(NaturalNews) Opposition to genetically modified organisms (GMOs) and demand for cleaner, healthier food is escalating around the globe, and Canada is no exception. Apple farmers in Nova Scotia, Canada, are concerned about a new kind of genetically modified apple being introduced in the nation's food supply, as reported by The Chronicle Herald. Controversy over the new GM apples arose after another apple grower located in Summerland, B.C., applied for a permit to harvest and sell the mutant fruit.
Okanagan Specialty Fruits, an agricultural biotech company, developed the Frankenstein fruit, which suppliers call "Arctic Apples." According to the Herald, researchers were able to "neutralize the enzyme that causes browning."
Neal Carter, the founder of Okanagan Specialty Fruits, anticipates Arctic Apples to be particularly successful in the "fresh-cut, pre-sliced market," but growers in Nova Scotia disagree. Farmers opposing Arctic Apples argue that the release could irreversibly damage the market by scaring away consumers dissuaded by genetically engineered foods.
Robert Peill, president of the Nova Scotia Fruit Growers' Association, explained that the "fresh-cut" market is a very small one, raking in a tiny percentage of profit compared to the overall market.
"Our industry is just not sure that the feature of non-browning is really worth the risk of putting the whole Canadian apple market in question," said Peill.
Debunking the biotech lies
Not only are farmers aware of consumer controversy surrounding GMOs, but so too are the suppliers.
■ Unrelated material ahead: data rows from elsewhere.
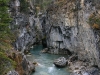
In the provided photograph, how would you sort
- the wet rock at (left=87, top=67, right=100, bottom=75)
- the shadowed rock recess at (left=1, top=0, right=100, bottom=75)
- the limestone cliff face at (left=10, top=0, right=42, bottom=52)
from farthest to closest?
the limestone cliff face at (left=10, top=0, right=42, bottom=52) < the shadowed rock recess at (left=1, top=0, right=100, bottom=75) < the wet rock at (left=87, top=67, right=100, bottom=75)

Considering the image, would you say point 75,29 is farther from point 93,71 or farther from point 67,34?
point 93,71

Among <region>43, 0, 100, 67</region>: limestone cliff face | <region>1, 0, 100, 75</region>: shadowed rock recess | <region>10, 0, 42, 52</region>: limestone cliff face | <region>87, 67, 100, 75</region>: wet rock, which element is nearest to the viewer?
<region>87, 67, 100, 75</region>: wet rock

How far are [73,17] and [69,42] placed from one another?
18.9ft

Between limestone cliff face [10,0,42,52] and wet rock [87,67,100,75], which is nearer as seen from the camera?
wet rock [87,67,100,75]

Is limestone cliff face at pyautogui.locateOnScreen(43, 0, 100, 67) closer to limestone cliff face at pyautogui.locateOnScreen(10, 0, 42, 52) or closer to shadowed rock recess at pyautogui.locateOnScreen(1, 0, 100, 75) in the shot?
shadowed rock recess at pyautogui.locateOnScreen(1, 0, 100, 75)

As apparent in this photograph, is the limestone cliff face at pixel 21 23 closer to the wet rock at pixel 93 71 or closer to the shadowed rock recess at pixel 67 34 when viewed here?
the shadowed rock recess at pixel 67 34

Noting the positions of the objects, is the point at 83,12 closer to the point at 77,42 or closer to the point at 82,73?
the point at 77,42

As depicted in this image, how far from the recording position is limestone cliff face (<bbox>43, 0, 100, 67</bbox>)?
3159cm

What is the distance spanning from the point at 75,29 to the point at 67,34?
3.75m

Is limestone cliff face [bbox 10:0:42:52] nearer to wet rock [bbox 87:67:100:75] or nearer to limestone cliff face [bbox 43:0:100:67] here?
limestone cliff face [bbox 43:0:100:67]

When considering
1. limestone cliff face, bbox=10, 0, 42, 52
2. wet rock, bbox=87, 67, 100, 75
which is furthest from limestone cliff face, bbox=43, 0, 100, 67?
limestone cliff face, bbox=10, 0, 42, 52

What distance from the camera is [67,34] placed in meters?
43.7

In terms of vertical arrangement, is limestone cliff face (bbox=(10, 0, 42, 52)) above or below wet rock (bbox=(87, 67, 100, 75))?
above

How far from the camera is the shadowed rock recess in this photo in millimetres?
29688
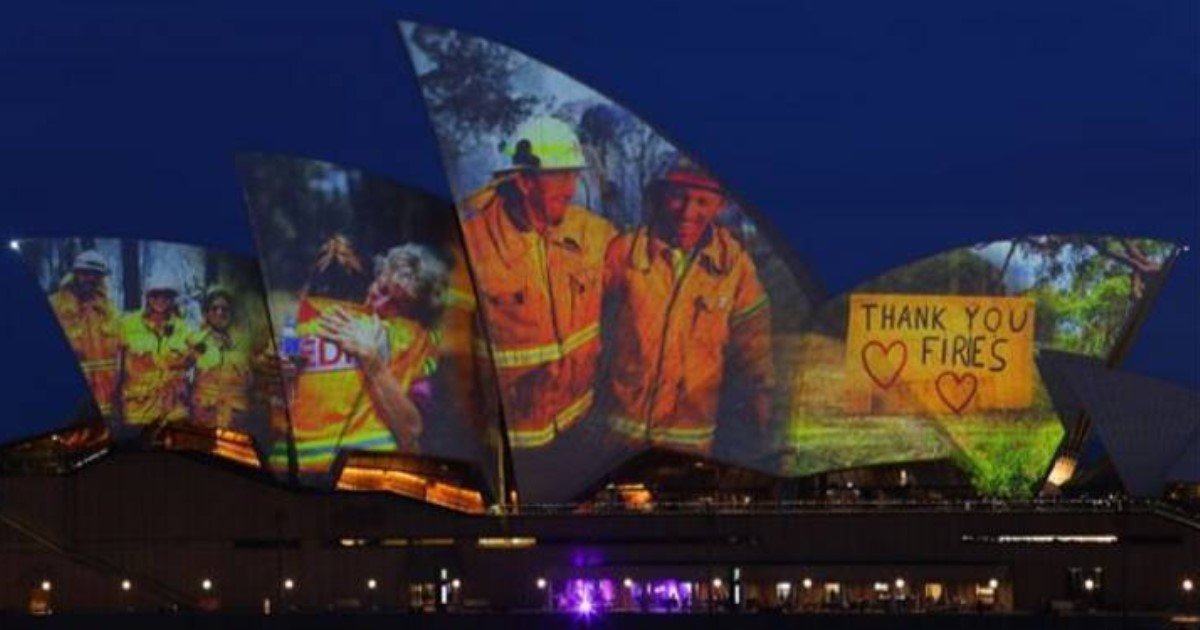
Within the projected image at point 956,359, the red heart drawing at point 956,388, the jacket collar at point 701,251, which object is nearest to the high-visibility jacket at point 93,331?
the jacket collar at point 701,251

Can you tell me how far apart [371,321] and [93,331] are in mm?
10293

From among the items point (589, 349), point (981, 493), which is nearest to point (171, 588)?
point (589, 349)

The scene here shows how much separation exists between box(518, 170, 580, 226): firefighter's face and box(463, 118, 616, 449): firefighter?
0.03 m

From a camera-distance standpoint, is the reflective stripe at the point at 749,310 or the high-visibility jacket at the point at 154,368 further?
the high-visibility jacket at the point at 154,368

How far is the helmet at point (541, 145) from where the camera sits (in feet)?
238

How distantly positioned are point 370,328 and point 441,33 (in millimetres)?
9322

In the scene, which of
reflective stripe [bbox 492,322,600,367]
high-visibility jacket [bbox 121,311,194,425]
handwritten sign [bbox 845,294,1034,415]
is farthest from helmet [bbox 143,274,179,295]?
handwritten sign [bbox 845,294,1034,415]

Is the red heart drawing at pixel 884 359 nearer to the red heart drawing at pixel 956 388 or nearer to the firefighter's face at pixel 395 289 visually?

Okanagan Specialty Fruits maintains a section on their website titled "Biotechnology deserves a fair chance." Under it, they advocate for more research but at the same time fraudulently claim that there's no scientific evidence to support risks associated with biotechnology and that it's any more dangerous than traditional methods of breeding and selection.
This last statement is simply not true and is an outright lie.
Traditional breeding methods and the biotechnological processes used to develop GMOs are anything but similar. For a species to be traditionally cross-pollinated, they have to be of similar origin and/or related, but with genetic engineering, any gene from any species can be extracted and spliced into a separate organism, or crop. So your yummy corn-on-the-cob could contain lizard genes.
During the genetic engineering process, scientists can use anywhere from 5 to 15 different gene sources to create a "gene construct."
Okanagan Specialty Fruit isn't stopping with the Arctic Apple. They're also in the process of producing genetically engineered peaches, cherries and pears.
Controlling and altering the DNA traits of peaches was previously proven to be a task elusive to biotech companies, until now. Harvesting peaches is a complicated and complex process, as they are often plagued by diseases, don't prosper in the cold and have a very short life span. Also, throughout the past, the process by which peaches ripen has not been successfully influenced by man, so they are required to be picked independently according to ripeness, as opposed to harvesting an entire tree at once like apples and pears.
Although the process is tedious, the taste of a sweet, juicy, perfectly ripened peach makes it all worthwhile.
Okanagan Specialty Fruits wants to put an end to all that through their peach transformation process, which involves new gene splicing techniques resulting in "unique" peach varieties, ultimately leading to the capability of controlling peach "mealiness and browning."
GMO crops in Canada
Since 1994 Canada has approved more than 81 genetically modified organisms:
Ironically, these crops were approved under agencies responsible for the safety and health of the public.
Under the Food and Drugs Act, Health Canada is responsible for implementing policies and standards related to public health, safety and nutrition. The Canadian Food Inspecting Agency (CIFA) is supposed to be the watchdog for food labeling policies as well as fraud and misrepresentation by food companies; however, they've ignored public concern and pleas to require products containing GMOs to be labeled.
Discussions regarding GMO fruit are expected to remain prevalent, as the apple industry alone in Canada rakes in $70 million annually, making up 10 percent of the market.